— start Dataset excerpts —

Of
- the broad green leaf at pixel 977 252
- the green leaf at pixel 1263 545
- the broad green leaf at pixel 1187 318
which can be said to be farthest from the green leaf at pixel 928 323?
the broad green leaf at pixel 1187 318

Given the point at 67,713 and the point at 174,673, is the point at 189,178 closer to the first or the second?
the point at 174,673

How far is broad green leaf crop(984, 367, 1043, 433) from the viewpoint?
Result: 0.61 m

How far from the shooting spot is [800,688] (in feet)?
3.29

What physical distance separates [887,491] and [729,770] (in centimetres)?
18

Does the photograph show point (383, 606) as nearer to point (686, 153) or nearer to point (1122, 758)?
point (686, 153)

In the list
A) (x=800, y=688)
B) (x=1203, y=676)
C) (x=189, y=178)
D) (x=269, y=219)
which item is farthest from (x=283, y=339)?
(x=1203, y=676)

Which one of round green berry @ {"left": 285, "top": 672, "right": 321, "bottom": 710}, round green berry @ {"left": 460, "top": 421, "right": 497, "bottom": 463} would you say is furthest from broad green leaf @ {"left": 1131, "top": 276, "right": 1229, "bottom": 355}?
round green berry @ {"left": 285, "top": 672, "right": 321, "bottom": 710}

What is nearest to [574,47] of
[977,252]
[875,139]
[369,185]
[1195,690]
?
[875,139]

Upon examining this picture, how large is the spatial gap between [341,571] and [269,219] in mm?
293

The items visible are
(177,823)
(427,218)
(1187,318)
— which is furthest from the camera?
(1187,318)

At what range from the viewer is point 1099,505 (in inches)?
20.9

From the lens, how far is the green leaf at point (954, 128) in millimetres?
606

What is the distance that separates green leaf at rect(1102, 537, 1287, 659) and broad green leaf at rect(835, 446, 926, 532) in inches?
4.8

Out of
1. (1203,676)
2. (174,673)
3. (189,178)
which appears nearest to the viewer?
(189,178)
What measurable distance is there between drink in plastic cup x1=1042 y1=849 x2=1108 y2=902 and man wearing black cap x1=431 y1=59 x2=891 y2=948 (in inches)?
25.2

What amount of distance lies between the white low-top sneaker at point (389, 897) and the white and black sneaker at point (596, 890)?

— end Dataset excerpts —

## Written instruction
Copy every one of the records above word for word.

## Exercise answer
Of
- the broad green leaf at pixel 977 252
- the green leaf at pixel 1263 545
- the broad green leaf at pixel 1187 318
which can be said to be farthest from the green leaf at pixel 928 323?
the broad green leaf at pixel 1187 318

Given the point at 67,713 and the point at 174,673, is the point at 189,178 closer to the first or the second?
the point at 174,673

How far is broad green leaf crop(984, 367, 1043, 433) from the viewpoint?
Result: 0.61 m

How far from the shooting spot is [800,688] (in feet)?
3.29

What physical distance separates [887,491] and [729,770] (in centimetres)?
18

Does the photograph show point (383, 606) as nearer to point (686, 153) or nearer to point (1122, 758)?
point (686, 153)

In the list
A) (x=800, y=688)
B) (x=1203, y=676)
C) (x=189, y=178)
D) (x=269, y=219)
which item is farthest from (x=283, y=339)?
(x=1203, y=676)

Which one of round green berry @ {"left": 285, "top": 672, "right": 321, "bottom": 710}, round green berry @ {"left": 460, "top": 421, "right": 497, "bottom": 463} would you say is furthest from broad green leaf @ {"left": 1131, "top": 276, "right": 1229, "bottom": 355}?
round green berry @ {"left": 285, "top": 672, "right": 321, "bottom": 710}

What is nearest to [574,47] of
[977,252]
[875,139]
[369,185]
[1195,690]
?
[875,139]

Upon examining this picture, how large is the spatial gap between [341,571] and [269,219] in mm?
293

The items visible are
(177,823)
(427,218)
(1187,318)
— which is furthest from the camera?
(1187,318)

At what range from the viewer is point 1099,505 (in inches)?
20.9

From the lens, how far is the green leaf at point (954, 128) in millimetres?
606

What is the distance that separates green leaf at rect(1102, 537, 1287, 659) and broad green leaf at rect(835, 446, 926, 532) in inches?
4.8

Out of
1. (1203,676)
2. (174,673)
3. (189,178)
which appears nearest to the viewer?
(189,178)
What measurable distance is there between drink in plastic cup x1=1042 y1=849 x2=1108 y2=902 and man wearing black cap x1=431 y1=59 x2=891 y2=948 (in inches)?
25.2

What amount of distance lies between the white low-top sneaker at point (389, 897) and the white and black sneaker at point (596, 890)?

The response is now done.